MKANGO ANNOUNCES SIGNING OF NOTE PURCHASE AGREEMENT IN RESPECT OF SPAC MERGER

 

Highlights

·      US$750,000 committed to be invested in Mkango's subsidiary,
Lancaster Exploration Limited, pursuant to a Note Purchase Agreement in
connection with its proposed SPAC merger and NASDAQ listing.

·      US$500,000 of such commitment has been deposited in escrow with
release pending the signing of a definitive business combination agreement for
the SPAC merger and certain approvals by the TSX-V.

·      US$250,000 of such commitment is to be invested pending the
filing of a registration statement on Form F-4 with the U.S. Securities and
Exchange Commission.

·      Committed funds are to provide working capital to assist
Lancaster in completing the SPAC merger and advancing its standalone public
listing on NASDAQ.

 

London / Vancouver:  3 June 2025 - Mkango Resources Ltd (AIM/TSX-V: MKA)
("Mkango") is pleased to announce that its wholly-owned subsidiary, Lancaster
Exploration Limited ("Lancaster"), has entered into a US$750,000 Note Purchase
Agreement (the "NPA") with one sponsor (the "F-4 Note Investor") and an
affiliate of the other sponsor (the "BCA Note Investor") of Crown PropTech
Acquisitions, a Cayman Islands exempted company (OTC: CPTK) ("CPTK"), in
connection with the previously announced (8 January 2025) proposed merger (the
"Merger") between Lancaster, certain other wholly-owned subsidiaries of Mkango
(with Lancaster, the "Company"), and CPTK.

The Merger would create a vertically integrated global pure play rare earths
platform that is intended to result in the ordinary shares of Lancaster being
listed on NASDAQ. Upon the Merger and listing, Lancaster, as the listed
entity, would hold Mkango's rare earths project at Songwe Hill in Malawi and
the proposed separation plant in Pulawy Poland. Mkango's interest in the
HyProMag recycling business would not form part of the Merger.
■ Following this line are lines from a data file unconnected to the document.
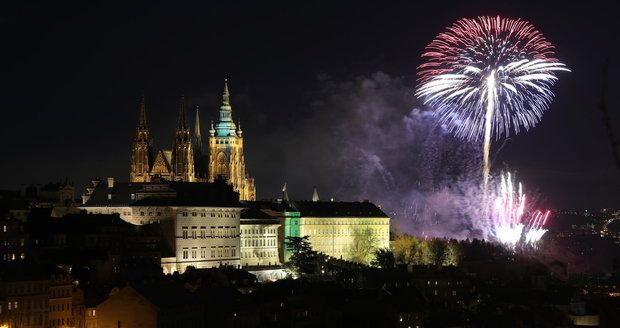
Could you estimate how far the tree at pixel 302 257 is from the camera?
11712 centimetres

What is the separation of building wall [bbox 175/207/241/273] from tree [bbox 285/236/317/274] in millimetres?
5336

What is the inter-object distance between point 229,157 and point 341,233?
20757mm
Pursuant to the NPA, Lancaster has agreed to issue and sell two convertible
promissory notes (together, the "Notes"), one to the BCA Note Investor in the
principal amount of US$500,000 (the "BCA Note") and one to the F-4 Note
Investor in the principal amount of US$250,000 (the "Form F-4 Note"), upon
satisfaction of different sets of conditions. The BCA Note Investor has
deposited US$500,000 into escrow, with its release to Lancaster pending the
satisfaction of conditions including the execution of a definitive business
combination agreement for the Merger (the "BCA") and approval by the TSX
Venture Exchange ("TSX-V") of the potential conversion of the BCA Note into
shares of Lancaster. Lancaster intends to return the escrowed funds to the BCA
Note Investor if the BCA Note is not issued by 30 June 2025, which is the
expiration date of exclusivity regarding the BCA and which may be extended.
The Form F-4 Note is expected to be issued following the execution of the BCA
and, subject to TSX-V approval of the potential conversion of the Form F-4
Note into shares of Lancaster, upon the submission of a registration statement
on Form F-4 with the U.S. Securities and Exchange Commission ("SEC") covering
the issuance of share consideration pursuant to the Merger.
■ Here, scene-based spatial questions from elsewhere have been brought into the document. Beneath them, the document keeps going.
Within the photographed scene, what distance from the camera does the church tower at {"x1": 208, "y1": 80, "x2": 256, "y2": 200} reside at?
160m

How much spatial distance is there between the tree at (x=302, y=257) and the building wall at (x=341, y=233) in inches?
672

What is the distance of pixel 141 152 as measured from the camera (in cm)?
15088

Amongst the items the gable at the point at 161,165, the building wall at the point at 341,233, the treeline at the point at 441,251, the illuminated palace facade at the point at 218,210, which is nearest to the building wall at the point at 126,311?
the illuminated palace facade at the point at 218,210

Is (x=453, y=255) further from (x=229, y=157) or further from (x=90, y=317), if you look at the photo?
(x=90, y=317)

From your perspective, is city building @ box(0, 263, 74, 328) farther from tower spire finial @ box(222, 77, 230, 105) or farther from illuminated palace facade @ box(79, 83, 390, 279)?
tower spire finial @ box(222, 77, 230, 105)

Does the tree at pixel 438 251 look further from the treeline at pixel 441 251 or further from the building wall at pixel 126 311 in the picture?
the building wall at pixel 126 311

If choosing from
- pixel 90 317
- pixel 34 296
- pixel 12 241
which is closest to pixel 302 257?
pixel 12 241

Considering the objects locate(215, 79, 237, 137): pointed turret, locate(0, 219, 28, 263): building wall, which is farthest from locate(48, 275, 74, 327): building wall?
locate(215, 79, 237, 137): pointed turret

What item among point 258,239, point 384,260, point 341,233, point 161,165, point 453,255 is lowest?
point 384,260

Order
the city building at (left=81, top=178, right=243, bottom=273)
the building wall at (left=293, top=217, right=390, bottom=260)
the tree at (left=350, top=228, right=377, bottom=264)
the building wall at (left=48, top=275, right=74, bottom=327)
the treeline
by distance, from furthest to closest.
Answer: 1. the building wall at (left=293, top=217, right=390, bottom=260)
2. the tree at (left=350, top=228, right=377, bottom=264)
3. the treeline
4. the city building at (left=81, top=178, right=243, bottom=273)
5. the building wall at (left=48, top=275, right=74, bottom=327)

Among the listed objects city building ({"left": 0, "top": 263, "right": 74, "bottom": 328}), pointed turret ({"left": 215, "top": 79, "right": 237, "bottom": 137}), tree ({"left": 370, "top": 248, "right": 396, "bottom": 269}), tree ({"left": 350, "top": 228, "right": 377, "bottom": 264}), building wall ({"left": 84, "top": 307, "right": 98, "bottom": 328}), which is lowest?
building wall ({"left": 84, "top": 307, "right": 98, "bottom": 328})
Following issuance, the Notes will accrue interest at a rate of 12% per annum,
9% of which will be paid in kind, subject to conditional approval of the
TSX-V, such that the Notes' principal amounts will be increased by the amount
of such interest payments semi-annually, and 3% of which will be paid in cash
semi-annually. The maturity date of the Notes is to be one year after their
respective issuances.

If the Notes are outstanding at the time of the Merger, the principal and
accrued and unpaid interest of the Notes will convert (the "Standard
Conversion") into twice the number of shares to which such dollar amount would
equate based on the implied dollar value of Company shares in the proposed BCA
(the "Proposed BCA Valuation"). Alternatively, if CPTK satisfies certain cash
thresholds at the time of the Merger, the BCA Note Investor and the F-4 Note
Investor may opt to have any portion of such principal and interest repaid in
cash as well as convert into half the number of shares to which such dollar
amount would equate based on the Proposed BCA Valuation, with the balance of
the Notes, if any, converting pursuant to the Standard Conversion.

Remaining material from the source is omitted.